MSU professor recognized with achievement award in Greece
Long-time Michigan State University (MSU) professor James D. Kelly received the Legume Innovation Lab's Meritorious Achievement Award last month.
Long-time Michigan State University (MSU) professor James D. Kelly received the Legume Innovation Lab’s Meritorious Achievement Award last month at the lab’s 2014 Global Meeting, “Improving Agriculture and Nutrition through Grain Legumes,” in Athens, Greece. Presented by the chair of the Legume Innovation Lab’s Technical Management Advisory Committee Julia Kornegay, the award is the highest honor given to Legume Innovation Lab researchers.
Kelly is a University Distinguished Professor in the Department of Plant, Soil and Microbial Sciences in the College of Agriculture and Natural Resources.
Kelly has been breeding new varieties of beans for more than 30 years. His work has emphasized the use of molecular markers to assist in selection for yield, plant architecture, processing quality, drought tolerance and disease resistance. Kelly’s work on breeding and introducing new varieties of climbing beans to Rwanda produced an eight-fold yield increase per acre.
“Beans are an important part of the agriculture of Rwanda, particularly for women and their families,” Kelly says. “Productivity and quality need to be improved in the changing environment. This project addresses these needs by developing and testing new bean varieties that farmers want to grow and consume.”
His work was supported by the Dry Grain Pulses Collaborative Research Support Program (Pulse CRSP), and was featured in MSU’s 2012 President’s Report. The Pulse CRSP evolved into the Legume Innovation Lab in 2013.
A current Legume Innovation Lab principal investigator, Kelly has conducted international research in partnership with scientists and international organizations in Ecuador, Guatemala, Mexico, Rwanda, Uganda and Zambia for more than a decade. He has also led bean-breeding projects under the Bean-Cowpea Collaborative Research Support Program (CRSP), 2003?07, and the Dry Grain Pulses CRSP, 2007?12. In 2010, he earned a $4 million U.S. Department of Agriculture grant to enhance the economic and nutritional value of the common bean through the development of breeder-friendly genomic research tools to assist in the selection of desirable agronomic traits.

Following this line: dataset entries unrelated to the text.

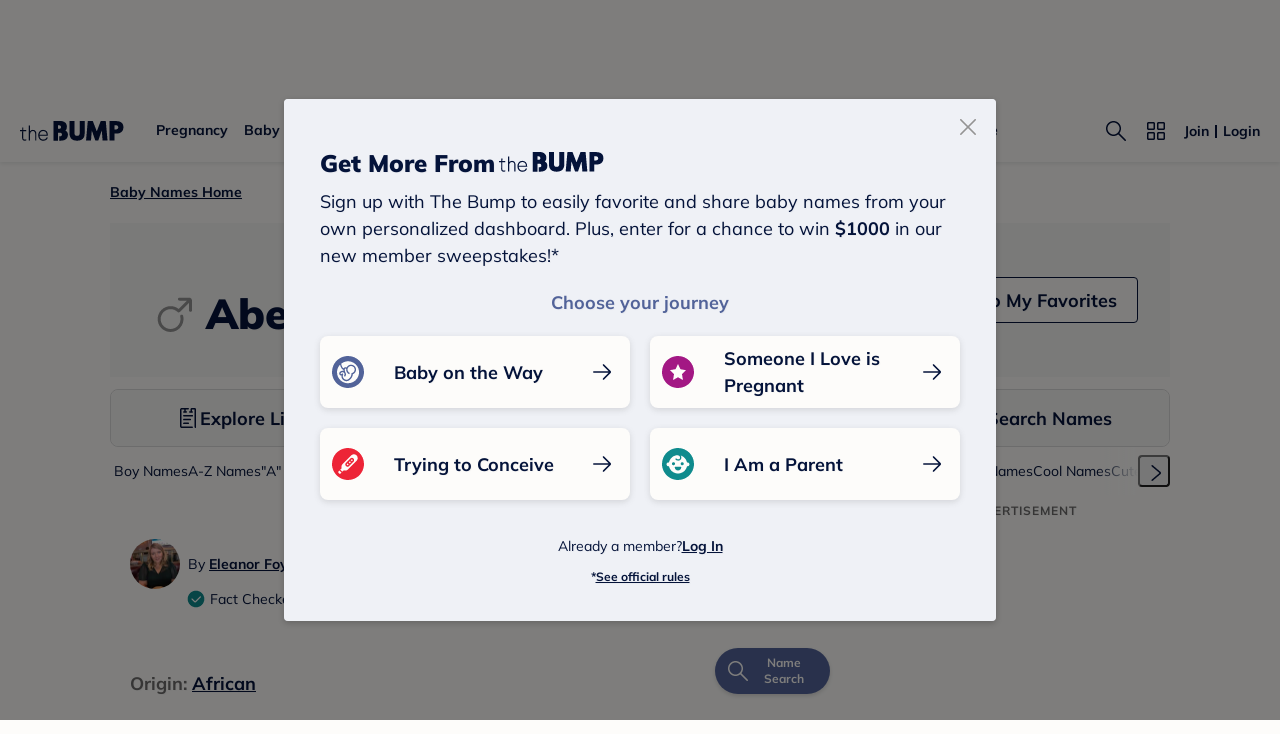

--- FILE ---
content_type: text/html; charset=utf-8
request_url: https://www.google.com/recaptcha/api2/aframe
body_size: 266
content:
<!DOCTYPE HTML><html><head><meta http-equiv="content-type" content="text/html; charset=UTF-8"></head><body><script nonce="dzIredPVfylw7fybytRVRA">/** Anti-fraud and anti-abuse applications only. See google.com/recaptcha */ try{var clients={'sodar':'https://pagead2.googlesyndication.com/pagead/sodar?'};window.addEventListener("message",function(a){try{if(a.source===window.parent){var b=JSON.parse(a.data);var c=clients[b['id']];if(c){var d=document.createElement('img');d.src=c+b['params']+'&rc='+(localStorage.getItem("rc::a")?sessionStorage.getItem("rc::b"):"");window.document.body.appendChild(d);sessionStorage.setItem("rc::e",parseInt(sessionStorage.getItem("rc::e")||0)+1);localStorage.setItem("rc::h",'1769048419510');}}}catch(b){}});window.parent.postMessage("_grecaptcha_ready", "*");}catch(b){}</script></body></html>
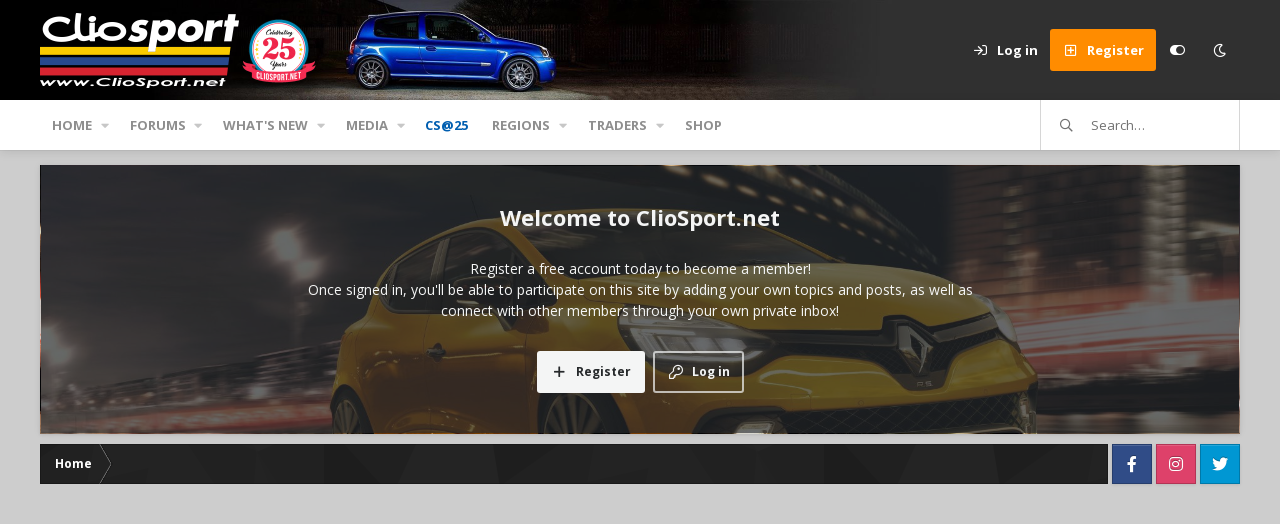

--- FILE ---
content_type: text/html; charset=utf-8
request_url: https://www.google.com/recaptcha/api2/aframe
body_size: 266
content:
<!DOCTYPE HTML><html><head><meta http-equiv="content-type" content="text/html; charset=UTF-8"></head><body><script nonce="VDG7CspWoR0ZQdugtnoTgA">/** Anti-fraud and anti-abuse applications only. See google.com/recaptcha */ try{var clients={'sodar':'https://pagead2.googlesyndication.com/pagead/sodar?'};window.addEventListener("message",function(a){try{if(a.source===window.parent){var b=JSON.parse(a.data);var c=clients[b['id']];if(c){var d=document.createElement('img');d.src=c+b['params']+'&rc='+(localStorage.getItem("rc::a")?sessionStorage.getItem("rc::b"):"");window.document.body.appendChild(d);sessionStorage.setItem("rc::e",parseInt(sessionStorage.getItem("rc::e")||0)+1);localStorage.setItem("rc::h",'1768962208259');}}}catch(b){}});window.parent.postMessage("_grecaptcha_ready", "*");}catch(b){}</script></body></html>

--- FILE ---
content_type: application/javascript; charset=utf-8
request_url: https://fundingchoicesmessages.google.com/f/AGSKWxVasSDtF7xdNbXk2L-gYS5hhxn5kSx4YiEeQCoUc0GkJqunw3eduR_WcXYS36kxhHa9_ceKqK7IqipeAX5YrC2Xaw7W1f_NQg2Ou7y10-plfUUqPvSklw4FCvf9Ru4r6L3nTm62Aqjk2xEkfSQ3Sl7vfeuLlqklLXouVw_R8_UoHgAV76tYVzmEq2tp/_/advertmsig.-468x90._468_80./wpbanners_show.php/reklama3.
body_size: -1291
content:
window['0d76d858-2ec6-404f-bfcc-72838119e5bb'] = true;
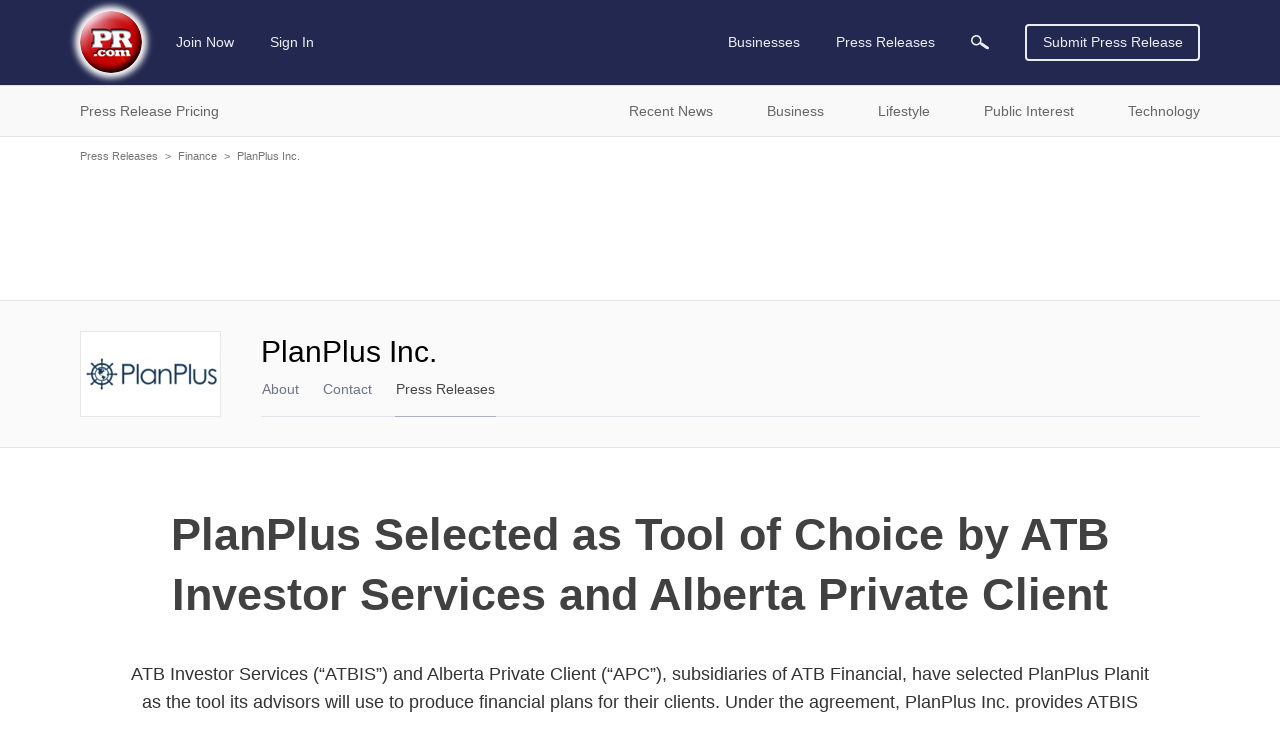

--- FILE ---
content_type: text/html; charset=utf-8
request_url: https://www.google.com/recaptcha/api2/aframe
body_size: 265
content:
<!DOCTYPE HTML><html><head><meta http-equiv="content-type" content="text/html; charset=UTF-8"></head><body><script nonce="frq0Zg_Fs1ZTvmnbMITS6w">/** Anti-fraud and anti-abuse applications only. See google.com/recaptcha */ try{var clients={'sodar':'https://pagead2.googlesyndication.com/pagead/sodar?'};window.addEventListener("message",function(a){try{if(a.source===window.parent){var b=JSON.parse(a.data);var c=clients[b['id']];if(c){var d=document.createElement('img');d.src=c+b['params']+'&rc='+(localStorage.getItem("rc::a")?sessionStorage.getItem("rc::b"):"");window.document.body.appendChild(d);sessionStorage.setItem("rc::e",parseInt(sessionStorage.getItem("rc::e")||0)+1);localStorage.setItem("rc::h",'1768726228086');}}}catch(b){}});window.parent.postMessage("_grecaptcha_ready", "*");}catch(b){}</script></body></html>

Kelly’s research reputation and achievements began at the outset of his career and continue to this day. He has published more than 130 refereed journal articles, mentored countless graduate students to degree completion, and has helped develop bean varieties that prosper in both the highlands of Ecuador and the hills of Rwanda. He served as the president of the Bean Improvement Cooperative (BIC) from 1998 to 2009, having received BIC’s Meritorious Service Award in 1997. He is a fellow of the Crop Science Society of America and received an Honorary Membership Award from the Michigan Crop Improvement Association in 2003. He received the Distinguished Faculty Award from MSU in 2007.
Established in 2012, the Legume Innovation Lab’s Meritorious Achievement Award recognizes and honors "laudable contributions to research on grain legumes and the development of technologies and policies that benefit smallholder farmers in developing countries."